Use an AI code generator for learning, small prototypes, examples, refactoring ideas, and review support without skipping verification.
An AI code generator can help explain unfamiliar syntax, sketch small prototypes, write examples, suggest refactors, and unblock learning. It can also produce code that looks plausible but fails in real use.
An AI code generator is strongest when paired with testing, reading, and human review. Treat generated code as a draft, not a finished implementation.
Ask for one clear function, component, query, or example at a time. Large vague requests often produce code that is hard to verify.
Small tasks make it easier to understand the result, test it, and decide whether it fits the surrounding code.
Mention language, framework, input shape, expected output, edge cases, and style preferences. If the code must avoid certain libraries or patterns, say that too.
The generator cannot respect constraints it does not know. A better prompt creates a more useful first draft.
Do not run generated code blindly. Read imports, file operations, network calls, loops, and assumptions before executing anything.

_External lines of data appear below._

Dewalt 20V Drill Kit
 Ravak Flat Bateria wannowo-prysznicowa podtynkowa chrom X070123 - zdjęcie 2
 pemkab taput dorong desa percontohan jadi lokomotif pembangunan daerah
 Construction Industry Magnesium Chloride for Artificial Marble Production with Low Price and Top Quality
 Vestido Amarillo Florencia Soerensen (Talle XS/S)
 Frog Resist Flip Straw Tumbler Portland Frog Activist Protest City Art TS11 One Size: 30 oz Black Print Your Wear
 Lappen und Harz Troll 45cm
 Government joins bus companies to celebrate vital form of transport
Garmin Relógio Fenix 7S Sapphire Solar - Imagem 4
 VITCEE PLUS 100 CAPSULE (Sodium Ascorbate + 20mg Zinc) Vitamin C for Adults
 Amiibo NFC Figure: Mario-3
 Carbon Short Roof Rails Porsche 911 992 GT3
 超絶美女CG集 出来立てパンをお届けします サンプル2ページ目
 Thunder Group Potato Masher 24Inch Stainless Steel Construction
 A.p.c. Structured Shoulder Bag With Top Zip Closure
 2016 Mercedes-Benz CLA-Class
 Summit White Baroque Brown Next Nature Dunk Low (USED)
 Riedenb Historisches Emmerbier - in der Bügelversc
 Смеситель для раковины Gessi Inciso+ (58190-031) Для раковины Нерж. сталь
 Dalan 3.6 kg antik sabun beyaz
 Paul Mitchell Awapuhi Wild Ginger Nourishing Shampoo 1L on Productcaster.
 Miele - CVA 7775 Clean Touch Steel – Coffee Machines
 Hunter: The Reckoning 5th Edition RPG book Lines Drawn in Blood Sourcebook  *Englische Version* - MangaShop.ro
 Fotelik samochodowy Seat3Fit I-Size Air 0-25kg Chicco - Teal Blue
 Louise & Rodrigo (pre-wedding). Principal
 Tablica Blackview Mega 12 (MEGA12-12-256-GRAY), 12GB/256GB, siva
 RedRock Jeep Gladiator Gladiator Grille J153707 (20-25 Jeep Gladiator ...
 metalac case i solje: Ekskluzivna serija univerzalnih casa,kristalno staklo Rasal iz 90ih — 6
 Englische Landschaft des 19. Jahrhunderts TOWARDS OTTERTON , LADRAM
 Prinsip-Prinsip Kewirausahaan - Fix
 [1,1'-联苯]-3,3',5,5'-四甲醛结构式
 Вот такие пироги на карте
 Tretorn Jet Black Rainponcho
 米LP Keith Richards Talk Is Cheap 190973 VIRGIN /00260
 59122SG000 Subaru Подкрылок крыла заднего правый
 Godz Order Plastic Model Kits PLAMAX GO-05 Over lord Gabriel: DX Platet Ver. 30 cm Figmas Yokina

This is basic engineering hygiene. Generated code can contain mistakes, outdated APIs, or behavior you did not ask for.
If the code matters, write or run tests that prove the expected behavior. Check normal cases, edge cases, empty inputs, invalid inputs, and failure paths.
Use a code beautifier if formatting makes review harder, but remember that pretty code can still be wrong.
Generated code is more useful when you understand it. Ask for a short explanation of key decisions, tradeoffs, and assumptions.
If the explanation is unclear, that is a sign to slow down. Code you cannot explain will be difficult to maintain.
A prototype may use patterns that do not match your project. Before keeping generated code, adapt it to local naming, error handling, typing, structure, and test style.
Consistency matters because future maintainers need the code to feel like part of the same system.
Generated code may suggest packages, APIs, or versions that do not match your project. Review every dependency before adding it.
A small helper using existing tools is often easier to maintain than a new package introduced for one example.
AI can accelerate practice, but it should not replace understanding. Rewrite parts manually, change inputs, and predict what the code will do.
The best outcome is not only working code. It is stronger judgment for the next problem.